Ahn Ezekiel, Prom Louis K, Park Sunchung, Lee Dongho, Bhatt Jishnu, Ellur Vishnutej, Lim Seunghyun, Jang Jae Hee, Lakshman Dilip, Magill Clint
Sustainable Perennial Crops Laboratory, Agricultural Research Service, United States Department of Agriculture, Beltsville, MD, USA.
Insect Control and Cotton Disease Research, Agricultural Research Service, Southern Plains Agricultural Research Center, United States Department of Agriculture, College Station, TX, USA.
Heredity (Edinb). 2025 Jul 19. doi: 10.1038/s41437-025-00783-9.

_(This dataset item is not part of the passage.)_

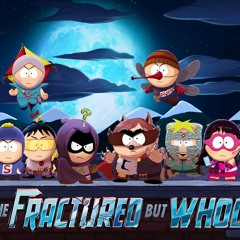 South park fractured but whole v.i.p brawl (not mine it's owned by south park so shout out)
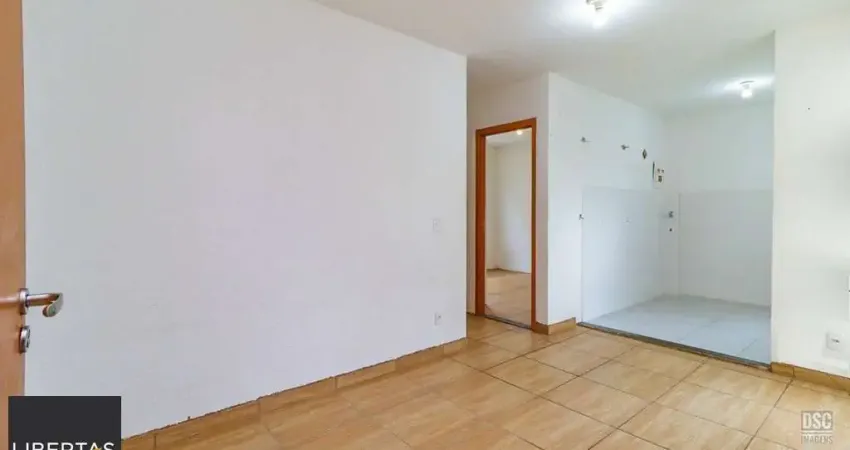 Apartamento 2 dormitórios à venda restinga porto alegre/rs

Plant disease resistance is often a complex, polygenic trait, making its genetic dissection with traditional genome-wide association studies (GWAS) challenging. Grain mold in sorghum, a devastating disease caused by a fungal complex, exemplifies this complexity. We hypothesized that a machine learning (ML)-driven GWAS, employing diverse phenotypic representations from a panel of 306 sorghum accessions, could more effectively unravel the genetic basis of resistance. Phenotypic data, including raw disease scores, a 'difference phenotype' (inoculated vs. control), and principal components, were analyzed using Boosted Tree and Bootstrap Forest models, demonstrating strong explanatory power for phenotypic variance when trained on the entire dataset. This ML-GWAS approach confirmed a highly polygenic architecture for grain mold resistance, identifying numerous SNPs across the sorghum genome. Notably, several SNPs were consistently associated with resistance across multiple analytical models and phenotypic representations. These robustly identified SNPs were frequently located near genes with predicted functions integral to plant defense. Gene ontology (GO) analyses of the candidate gene set confirmed enrichment in categories supporting roles in pathogen recognition, DNA repair, and stress response modulation, indicating a multifaceted defense mechanism. This study provides valuable candidate genes for breeding sorghum with enhanced grain mold resistance and offers a refined methodological framework for dissecting complex traits in this crop. The successful application of this ML-based strategy in sorghum suggests its potential utility for studying similar complex traits in other plant species.
植物抗病性通常是一个复杂的多基因性状,这使得用传统的全基因组关联研究(GWAS)对其进行遗传剖析具有挑战性。高粱粒腐病是一种由真菌复合体引起的毁灭性病害,就是这种复杂性的例证。我们假设,一种机器学习(ML)驱动的GWAS,利用来自306份高粱种质的多样表型表征,能够更有效地揭示抗性的遗传基础。使用增强树模型和自助森林模型分析了包括原始病害评分、“差异表型”(接种与对照)以及主成分在内的表型数据,结果表明在整个数据集上进行训练时,这些模型对表型变异具有很强的解释力。这种ML-GWAS方法证实了高粱粒腐病抗性具有高度多基因的结构,在高粱基因组中鉴定出了大量单核苷酸多态性(SNP)。值得注意的是,在多个分析模型和表型表征中,有几个SNP始终与抗性相关。这些经过可靠鉴定的SNP经常位于预测功能与植物防御不可或缺的基因附近。对候选基因集的基因本体(GO)分析证实,在支持病原体识别、DNA修复和应激反应调节作用的类别中存在富集,这表明存在多方面的防御机制。本研究为培育具有更强高粱粒腐病抗性的高粱提供了有价值的候选基因,并为剖析该作物的复杂性状提供了一个优化的方法框架。这种基于ML的策略在高粱中的成功应用表明了其在研究其他植物物种类似复杂性状方面的潜在效用。